Unos cautivos cristianos descubren con igual objetividad las luces y las
sombras del imperio turco; y aprovechan para recordar que también la
cristiandad, que tiene muchas luces, tiene muchas sombras. El Viaje de Turquía es a la vez una novela
de costumbres y una novela picaresca.
Este
extenso diálogo cuenta la odisea de Pedro de Urdemalas, al que Marcel Bataillon
no dudó en calificar de Ulises cristiano. Son tres los personajes: Pedro de
Urdemalas (literalmente: “Pedro de malas artes”), astuto y observador, hombre
de letras que entiende de medicina; Juan de Voto a Dios, judío errante que presume
de lo que carece; y Matalascallando, socarrón, escéptico, burlón, desconfiado y
amigo de contrastar las cosas: “si el oficio de médico es matar… ¿no lo hará
mejor cuanto menos estudiare?”
La
autonomía de la razón pasa por la demolición de los dos pilares de la
escolástica: los filósofos y la Iglesia; ambos están cautivos dentro del
criterio de autoridad. En cuanto al filósofo, “si le preguntáis por qué es
verdad esto, responderá con su gran simpleza y menos saber, que porque lo dixo
Aristóteles”; en cuanto al fraile, la autoridad se da la mano con el rechazo de
la experimentación: “plugiese a Dios (…) que muchos de los theólogos que andan
en los púlpitos y escuelas midiendo a palmos y a jemes la potencia de Dios (…)
supiesen por experiençia midir los palmos que tiene de largo el remo de la galera
turquesca”. Bajo esta tónica mordaz e irreverente, propia de la picaresca, no
late una falta de religiosidad, sino un deseo de que la religiosidad se acomode
a la ciencia. Eran los tiempos de Erasmo. Cuando llegue Felipe II, rey de la
Contrarreforma, las cosas cambiarán; primero fue Carlos V, príncipe del
Renacimiento.
Pedro
de Urdemalas critica el método escolar de gramática y comentario pues, cuando
se trata de aprender idiomas, “su fin no es saber fábulas (…) sino entender la
lengua”. Y puestos a hablar, lo principal es pronunciar: “ninguna cosa hay para
entender las lenguas (…) que la pronunciación”. Su programa de estudios es de
rabiosa actualidad, pues reclama menos competencia lingüística (así lo llamamos
hoy) y más competencia de comunicación.
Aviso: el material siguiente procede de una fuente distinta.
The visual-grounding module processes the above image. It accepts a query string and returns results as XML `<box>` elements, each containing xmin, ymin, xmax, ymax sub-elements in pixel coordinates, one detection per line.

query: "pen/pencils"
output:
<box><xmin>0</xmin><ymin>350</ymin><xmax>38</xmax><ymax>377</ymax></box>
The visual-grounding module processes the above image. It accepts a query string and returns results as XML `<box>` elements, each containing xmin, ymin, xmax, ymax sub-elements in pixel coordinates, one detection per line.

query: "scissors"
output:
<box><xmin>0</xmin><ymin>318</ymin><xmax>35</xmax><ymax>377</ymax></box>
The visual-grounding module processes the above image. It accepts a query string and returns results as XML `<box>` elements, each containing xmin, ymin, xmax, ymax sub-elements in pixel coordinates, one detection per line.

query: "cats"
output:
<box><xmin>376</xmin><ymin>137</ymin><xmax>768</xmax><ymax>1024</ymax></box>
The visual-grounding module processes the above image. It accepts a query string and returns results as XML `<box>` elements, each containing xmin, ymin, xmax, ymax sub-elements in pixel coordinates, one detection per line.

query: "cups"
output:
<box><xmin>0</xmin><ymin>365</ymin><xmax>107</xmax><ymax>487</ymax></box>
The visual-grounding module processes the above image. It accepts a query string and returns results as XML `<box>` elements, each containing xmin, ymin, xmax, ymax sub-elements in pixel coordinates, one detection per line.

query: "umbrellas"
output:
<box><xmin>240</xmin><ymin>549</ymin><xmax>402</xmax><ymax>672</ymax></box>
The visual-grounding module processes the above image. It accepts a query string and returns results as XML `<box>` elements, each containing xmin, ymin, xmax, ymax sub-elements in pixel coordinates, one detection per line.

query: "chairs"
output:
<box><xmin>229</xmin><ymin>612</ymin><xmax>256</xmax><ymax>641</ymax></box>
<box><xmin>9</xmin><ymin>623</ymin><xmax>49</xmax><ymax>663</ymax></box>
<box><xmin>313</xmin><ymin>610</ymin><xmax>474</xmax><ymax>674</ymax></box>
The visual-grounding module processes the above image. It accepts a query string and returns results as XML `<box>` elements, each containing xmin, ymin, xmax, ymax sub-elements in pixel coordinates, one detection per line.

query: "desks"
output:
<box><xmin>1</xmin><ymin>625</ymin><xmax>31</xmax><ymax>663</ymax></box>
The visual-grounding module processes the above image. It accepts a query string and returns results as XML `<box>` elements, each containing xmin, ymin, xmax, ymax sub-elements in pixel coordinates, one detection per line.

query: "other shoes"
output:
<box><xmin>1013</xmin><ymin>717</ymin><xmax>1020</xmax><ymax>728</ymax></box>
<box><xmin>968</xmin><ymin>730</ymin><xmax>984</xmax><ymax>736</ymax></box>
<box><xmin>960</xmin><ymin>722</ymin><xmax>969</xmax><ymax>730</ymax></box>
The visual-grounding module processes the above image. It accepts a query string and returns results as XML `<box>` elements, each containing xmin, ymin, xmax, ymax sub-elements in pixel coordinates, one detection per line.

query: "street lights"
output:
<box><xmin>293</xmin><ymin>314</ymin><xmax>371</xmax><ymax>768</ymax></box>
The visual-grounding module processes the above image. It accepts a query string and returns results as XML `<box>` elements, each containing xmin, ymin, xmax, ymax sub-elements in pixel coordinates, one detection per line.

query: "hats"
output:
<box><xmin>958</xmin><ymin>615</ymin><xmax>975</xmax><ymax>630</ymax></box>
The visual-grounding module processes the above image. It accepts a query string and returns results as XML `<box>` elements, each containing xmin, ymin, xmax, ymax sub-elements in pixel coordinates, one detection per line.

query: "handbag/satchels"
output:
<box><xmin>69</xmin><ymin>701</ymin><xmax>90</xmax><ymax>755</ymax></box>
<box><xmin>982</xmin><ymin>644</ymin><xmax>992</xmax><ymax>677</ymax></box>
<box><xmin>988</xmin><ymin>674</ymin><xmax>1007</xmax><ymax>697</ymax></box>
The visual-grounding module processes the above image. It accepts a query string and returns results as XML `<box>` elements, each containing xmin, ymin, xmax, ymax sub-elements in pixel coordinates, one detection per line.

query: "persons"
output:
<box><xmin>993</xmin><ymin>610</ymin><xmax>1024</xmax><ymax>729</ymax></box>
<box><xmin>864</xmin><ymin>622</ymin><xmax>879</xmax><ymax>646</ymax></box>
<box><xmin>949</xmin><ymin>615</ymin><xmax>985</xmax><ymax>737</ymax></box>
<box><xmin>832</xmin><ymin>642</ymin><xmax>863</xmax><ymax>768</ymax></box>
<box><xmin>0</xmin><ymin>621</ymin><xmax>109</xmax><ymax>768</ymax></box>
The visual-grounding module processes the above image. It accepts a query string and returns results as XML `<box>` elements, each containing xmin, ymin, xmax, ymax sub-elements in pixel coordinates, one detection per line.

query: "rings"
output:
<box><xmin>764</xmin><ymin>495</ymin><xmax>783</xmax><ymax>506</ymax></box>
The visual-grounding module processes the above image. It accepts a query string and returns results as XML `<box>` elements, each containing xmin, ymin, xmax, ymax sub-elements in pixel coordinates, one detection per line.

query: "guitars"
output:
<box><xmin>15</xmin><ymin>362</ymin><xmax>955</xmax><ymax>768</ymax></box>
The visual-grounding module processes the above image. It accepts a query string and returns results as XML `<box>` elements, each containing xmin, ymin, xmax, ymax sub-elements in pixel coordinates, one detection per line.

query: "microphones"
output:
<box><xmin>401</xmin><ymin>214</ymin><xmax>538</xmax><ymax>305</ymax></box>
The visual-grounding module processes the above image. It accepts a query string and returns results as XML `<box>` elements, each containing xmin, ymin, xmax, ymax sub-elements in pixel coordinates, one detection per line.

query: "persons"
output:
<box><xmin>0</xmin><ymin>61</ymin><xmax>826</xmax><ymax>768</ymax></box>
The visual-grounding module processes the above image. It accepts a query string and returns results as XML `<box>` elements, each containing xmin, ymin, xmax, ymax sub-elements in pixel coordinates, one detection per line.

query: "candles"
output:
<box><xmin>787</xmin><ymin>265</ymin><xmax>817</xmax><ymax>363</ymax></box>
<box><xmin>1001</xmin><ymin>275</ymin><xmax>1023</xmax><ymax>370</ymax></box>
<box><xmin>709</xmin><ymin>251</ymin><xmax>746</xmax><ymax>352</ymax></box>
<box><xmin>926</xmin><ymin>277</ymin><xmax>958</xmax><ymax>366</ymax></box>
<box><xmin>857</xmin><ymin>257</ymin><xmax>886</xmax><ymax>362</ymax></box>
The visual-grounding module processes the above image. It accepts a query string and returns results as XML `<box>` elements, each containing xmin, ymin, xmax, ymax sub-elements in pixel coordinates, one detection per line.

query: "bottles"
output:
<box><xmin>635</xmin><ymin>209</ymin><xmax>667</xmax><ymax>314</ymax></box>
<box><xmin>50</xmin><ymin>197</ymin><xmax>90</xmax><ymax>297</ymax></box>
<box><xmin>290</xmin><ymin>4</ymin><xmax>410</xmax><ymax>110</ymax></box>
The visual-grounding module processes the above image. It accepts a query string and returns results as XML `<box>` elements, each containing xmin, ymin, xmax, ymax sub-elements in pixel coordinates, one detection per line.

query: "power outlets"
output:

El conocimiento de las lenguas
facilítale el espíritu de comprensión y tolerancia, y es una exhortación a
dialogar entre las diversas culturas de la tierra.
He
aquí algunos de sus rasgos de humor:
-¿Hay mugeres en Turquía?
-No, que los hombres
se nasçen en el campo como hongos.
*
-Yo digo que la çinta
puede muy bien ser causa que la muger se empreñe si se la saben çeñir.
-¿Cómo se ha de çeñir?
(…)
-El fraile más moço, a
solas en su celda, y ella desnuda.
*
-¿Cómo podías sin casa
sufrir tanto frío y sin ropa?
-Hartándome de ajos
crudos, y vino, que es brasero del estómago.
5. Conclusión.
Andrés
Laguna fue un científico, pero también un humanista; un equilibrio casi
perfecto entre literatura y ciencia (dos polos que, tradicionalmente, se han
dado la espalda). En el siglo XIV se cultivó la ciencia: en el XV, el
humanismo. En el XVIII fue la Ilustración: en el XIX, el positivismo. El
empirismo lógico, en el XX, creyó que sólo había futuro dentro la ciencia:
después la hermenéutica cambiaría el enfoque de nuevo. Ciencias y letras: dos
“culturas”, como dijo Snow en 1959, apostando por la ciencia como garantía de
futuro; y viendo en las letras, frente al progreso científico, una rémora para
la humanidad. Antes había dicho lo contrario Jean Baptista Vico.
Pero
Andrés Laguna, antes que todos ellos, supo ver, como médico humanista, que el
lastre más grande de todos era que las ciencias menospreciaran a las
humanidades; y que las ciencias naturales también despreciaran a las ciencias humanas:
éste es el legado que querríamos rescatar. Andrés Laguna: el diálogo entre
humanismo y ciencia (columna vertebral sobre la que se edifica la cultura) es
el eje sobre el que se desarrolla nuestra personalidad. Plenamente. El único
que puede ofrecernos todas las garantías.